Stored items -
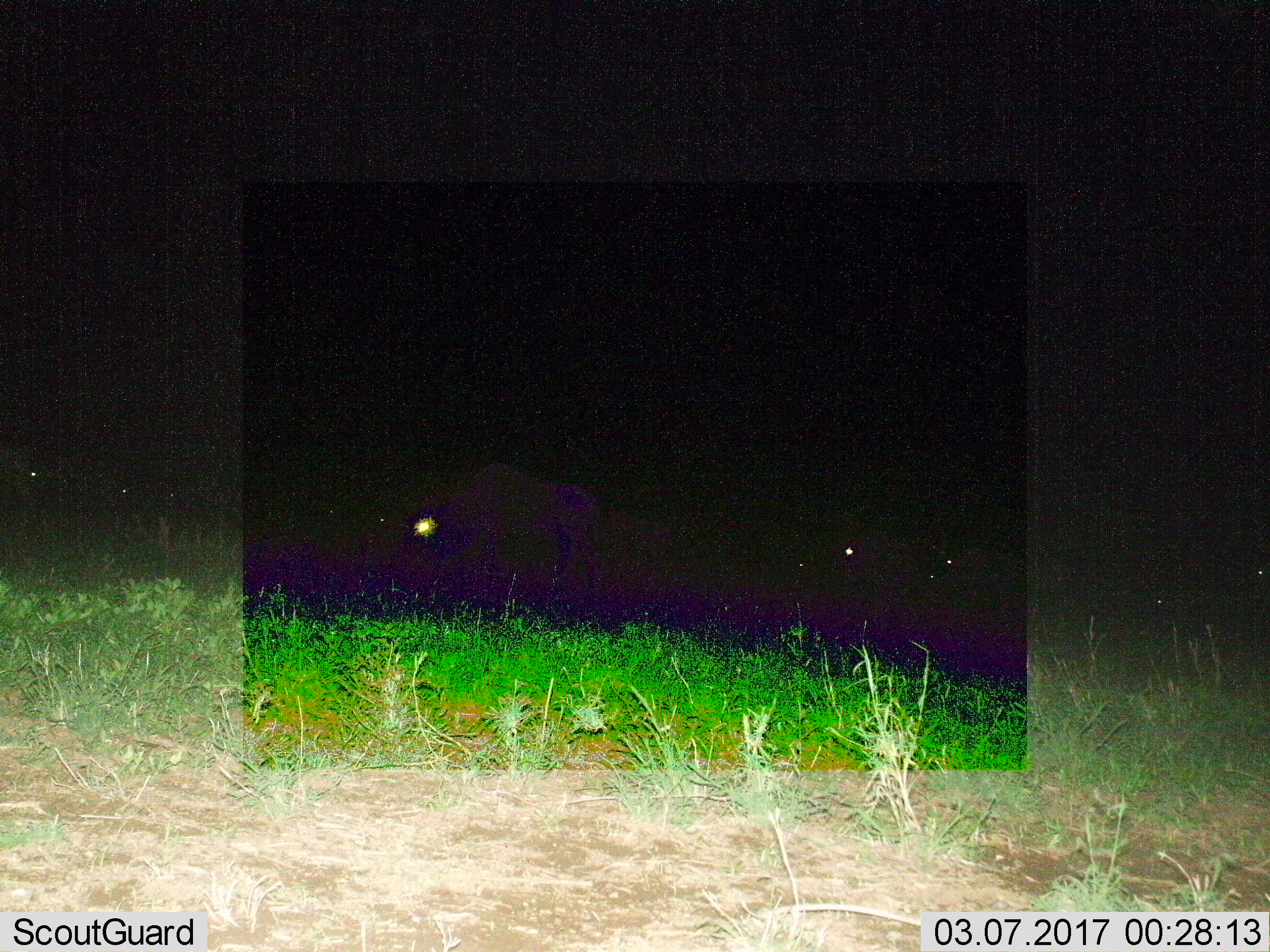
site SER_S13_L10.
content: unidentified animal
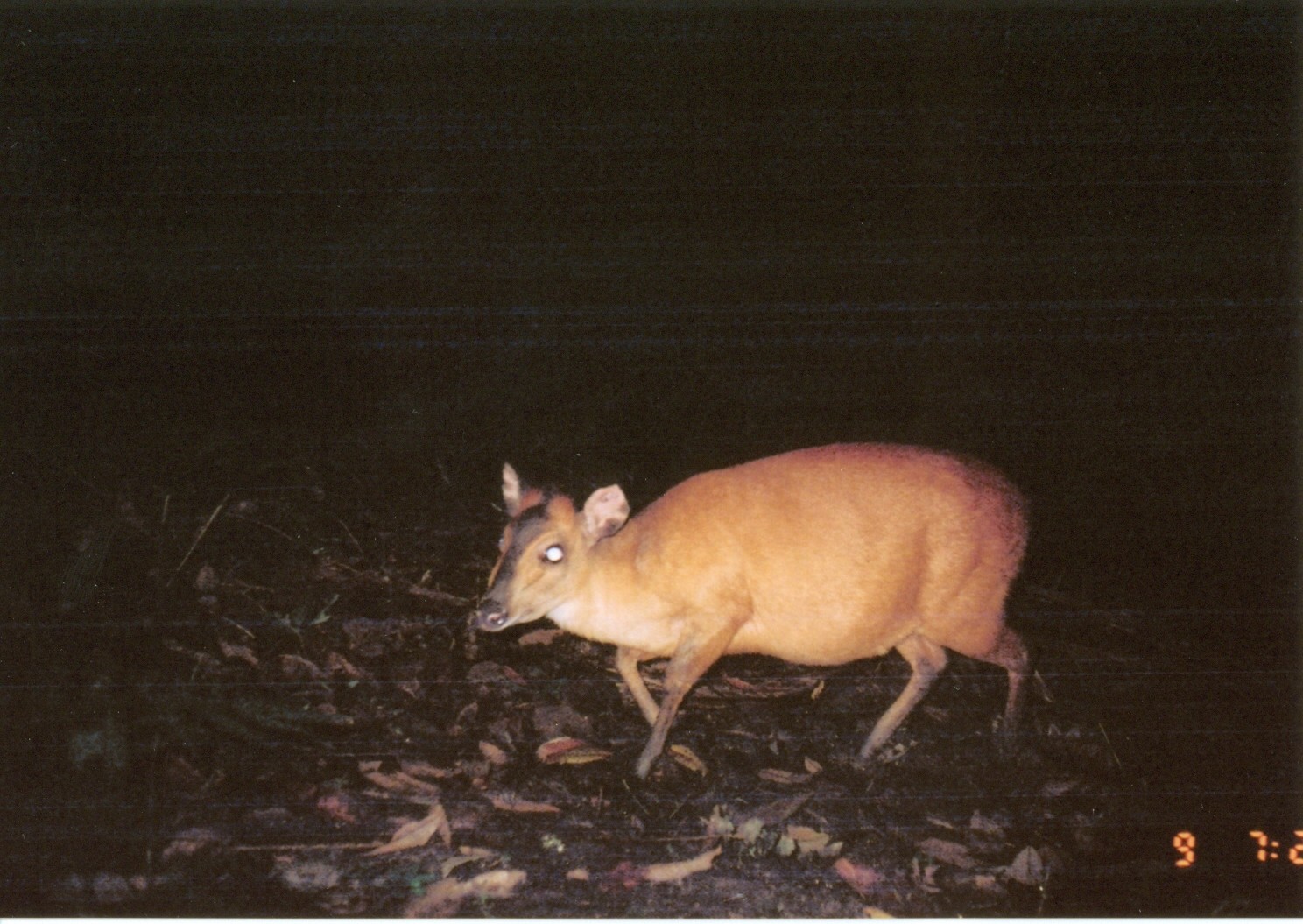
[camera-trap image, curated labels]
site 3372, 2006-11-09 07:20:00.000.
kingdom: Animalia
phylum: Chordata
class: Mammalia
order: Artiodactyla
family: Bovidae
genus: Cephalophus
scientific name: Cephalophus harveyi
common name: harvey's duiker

WHAT IS EXPECTED - Leave the pictures out, and transcribe each of the records exactly.

EXERCISE RESULT -
site SER_S13_L10.
content: unidentified animal
[camera-trap image, curated labels]
site 3372, 2006-11-09 07:20:00.000.
kingdom: Animalia
phylum: Chordata
class: Mammalia
order: Artiodactyla
family: Bovidae
genus: Cephalophus
scientific name: Cephalophus harveyi
common name: harvey's duiker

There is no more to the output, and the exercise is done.